## What the exercise asks
Reproduce the records word for word, from the line containing "Comparing point (567, 766)" through the end of the records, inclusive, and omit the pictures.

## Data in this exercise
┄┄┄┄┄┄┄┄┄┄

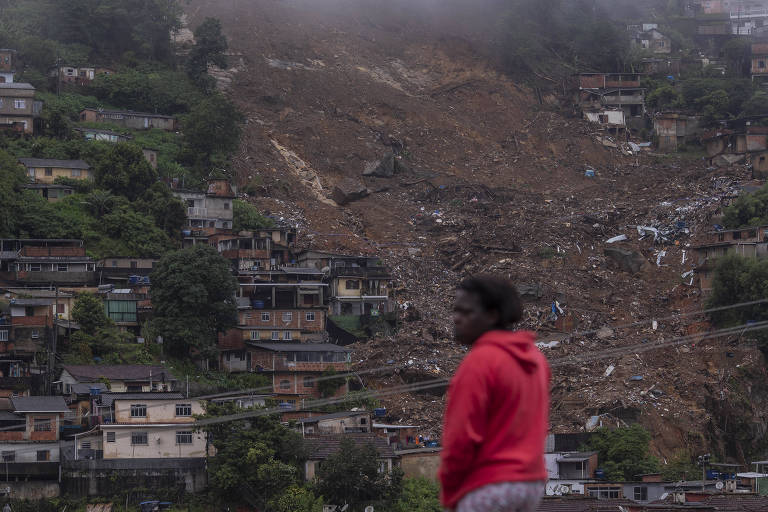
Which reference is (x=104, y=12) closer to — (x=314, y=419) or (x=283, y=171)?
(x=283, y=171)

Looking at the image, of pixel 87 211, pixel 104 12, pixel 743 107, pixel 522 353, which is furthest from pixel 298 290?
pixel 522 353

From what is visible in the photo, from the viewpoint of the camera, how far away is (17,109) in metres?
60.8

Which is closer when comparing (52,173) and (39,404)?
(39,404)

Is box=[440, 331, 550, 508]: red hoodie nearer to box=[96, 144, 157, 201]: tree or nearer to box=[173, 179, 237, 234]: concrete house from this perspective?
box=[96, 144, 157, 201]: tree

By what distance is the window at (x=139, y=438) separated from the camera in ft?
117

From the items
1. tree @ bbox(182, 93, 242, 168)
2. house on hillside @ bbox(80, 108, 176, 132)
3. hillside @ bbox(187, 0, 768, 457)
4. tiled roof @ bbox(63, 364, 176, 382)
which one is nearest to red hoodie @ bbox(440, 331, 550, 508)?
tiled roof @ bbox(63, 364, 176, 382)

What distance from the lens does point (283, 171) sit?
6994 centimetres

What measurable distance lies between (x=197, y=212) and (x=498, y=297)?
176 ft

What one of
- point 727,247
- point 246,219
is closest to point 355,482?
point 246,219

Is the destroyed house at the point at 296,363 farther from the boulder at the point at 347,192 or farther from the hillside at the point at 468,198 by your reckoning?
the boulder at the point at 347,192

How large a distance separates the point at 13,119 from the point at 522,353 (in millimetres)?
59152

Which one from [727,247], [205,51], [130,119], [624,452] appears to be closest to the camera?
[624,452]

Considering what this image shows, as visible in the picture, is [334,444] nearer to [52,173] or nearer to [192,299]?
[192,299]

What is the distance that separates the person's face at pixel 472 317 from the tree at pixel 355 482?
93.2 feet
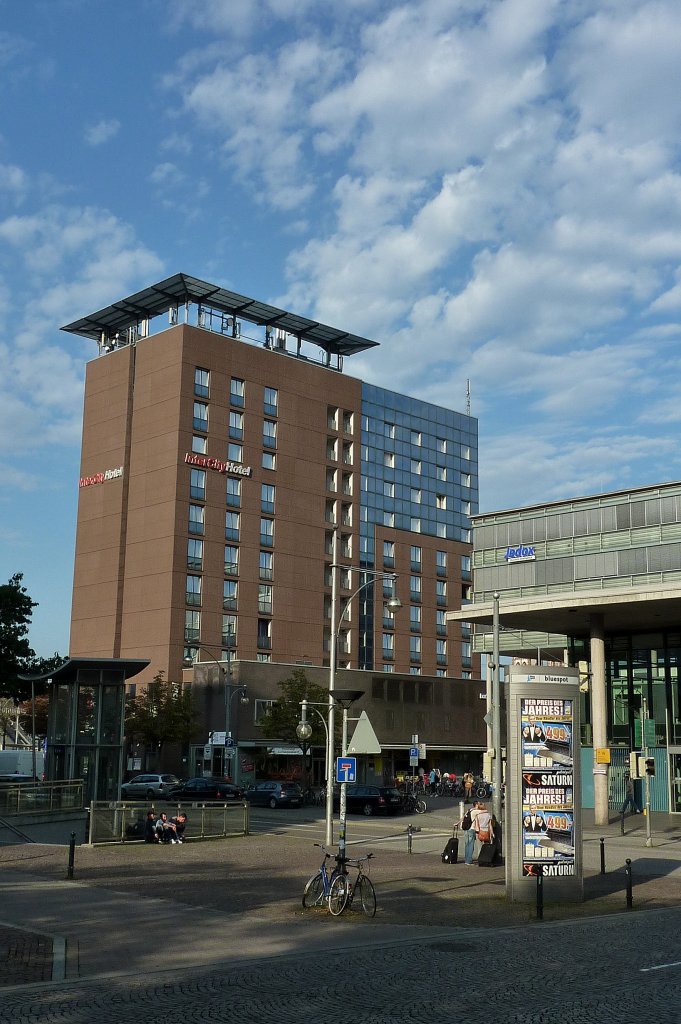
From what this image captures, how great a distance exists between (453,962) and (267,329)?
82.2m

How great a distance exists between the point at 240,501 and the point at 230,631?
10.7m

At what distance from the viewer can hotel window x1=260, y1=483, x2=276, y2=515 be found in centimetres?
8624

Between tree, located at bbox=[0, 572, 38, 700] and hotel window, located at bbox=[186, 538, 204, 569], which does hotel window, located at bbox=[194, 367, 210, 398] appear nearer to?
hotel window, located at bbox=[186, 538, 204, 569]

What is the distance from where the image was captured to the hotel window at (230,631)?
263ft

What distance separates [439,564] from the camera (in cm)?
10075

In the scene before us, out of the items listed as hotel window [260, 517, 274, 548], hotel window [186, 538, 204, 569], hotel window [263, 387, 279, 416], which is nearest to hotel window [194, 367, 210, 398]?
hotel window [263, 387, 279, 416]

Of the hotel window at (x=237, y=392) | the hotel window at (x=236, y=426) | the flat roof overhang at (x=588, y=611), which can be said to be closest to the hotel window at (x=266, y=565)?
the hotel window at (x=236, y=426)

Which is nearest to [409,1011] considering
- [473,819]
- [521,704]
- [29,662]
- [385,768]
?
[521,704]

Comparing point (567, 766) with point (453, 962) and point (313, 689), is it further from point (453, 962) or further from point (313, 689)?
point (313, 689)

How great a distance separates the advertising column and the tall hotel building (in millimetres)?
57102

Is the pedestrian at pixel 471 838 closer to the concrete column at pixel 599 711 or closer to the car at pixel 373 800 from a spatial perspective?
the concrete column at pixel 599 711

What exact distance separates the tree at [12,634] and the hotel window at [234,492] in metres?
29.5

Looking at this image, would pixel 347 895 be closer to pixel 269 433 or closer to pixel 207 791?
pixel 207 791

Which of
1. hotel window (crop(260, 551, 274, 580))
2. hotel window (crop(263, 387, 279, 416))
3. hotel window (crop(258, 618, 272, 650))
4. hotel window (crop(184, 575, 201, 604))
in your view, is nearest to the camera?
hotel window (crop(184, 575, 201, 604))
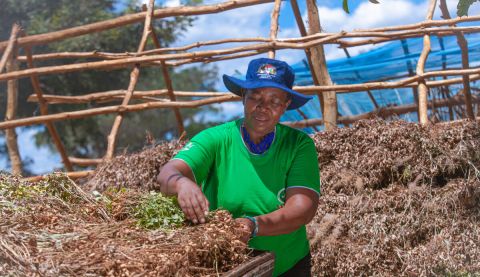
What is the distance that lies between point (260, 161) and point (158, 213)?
55 centimetres

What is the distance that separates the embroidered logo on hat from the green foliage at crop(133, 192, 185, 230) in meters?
0.62

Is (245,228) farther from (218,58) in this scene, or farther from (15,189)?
(218,58)

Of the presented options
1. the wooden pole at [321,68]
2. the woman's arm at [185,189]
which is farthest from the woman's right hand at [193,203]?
the wooden pole at [321,68]

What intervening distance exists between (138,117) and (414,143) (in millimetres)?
16217

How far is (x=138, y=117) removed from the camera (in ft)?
65.7

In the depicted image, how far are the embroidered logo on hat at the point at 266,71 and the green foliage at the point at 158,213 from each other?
0.62m

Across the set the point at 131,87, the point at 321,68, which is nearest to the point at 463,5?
the point at 321,68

┄┄┄┄┄┄┄┄┄┄

## Exercise result
Comparing point (567, 766) with point (453, 962) and point (313, 689), is it further from point (453, 962) or further from point (313, 689)?
point (313, 689)

How great a distance separates the advertising column and the tall hotel building (in millimetres)?
57102

Is the pedestrian at pixel 471 838 closer to the concrete column at pixel 599 711 or closer to the car at pixel 373 800 from a spatial perspective?
the concrete column at pixel 599 711

What exact distance separates the tree at [12,634] and the hotel window at [234,492] in metres?
29.5

Looking at this image, would pixel 347 895 be closer to pixel 269 433 or closer to pixel 207 791?
pixel 207 791

Which of
1. hotel window (crop(260, 551, 274, 580))
2. hotel window (crop(263, 387, 279, 416))
3. hotel window (crop(258, 618, 272, 650))
4. hotel window (crop(184, 575, 201, 604))
in your view, is nearest to the camera?
hotel window (crop(184, 575, 201, 604))
What is the distance that lies between point (260, 161) and point (158, 213)?
55 centimetres

What is the distance that separates the embroidered logo on hat from the green foliage at crop(133, 192, 185, 230) in meters?
0.62

Is (245,228) farther from (218,58) in this scene, or farther from (15,189)?
(218,58)

Of the presented options
1. the wooden pole at [321,68]
2. the woman's arm at [185,189]
which is farthest from the woman's right hand at [193,203]?
the wooden pole at [321,68]

What intervening distance exists between (138,117) and (414,143) (in millimetres)?
16217

How far is (x=138, y=117) removed from the camera (in ft)?
65.7

In the depicted image, how far are the embroidered logo on hat at the point at 266,71 and the green foliage at the point at 158,213 from each other?
0.62m

Across the set the point at 131,87, the point at 321,68, which is nearest to the point at 463,5?
the point at 321,68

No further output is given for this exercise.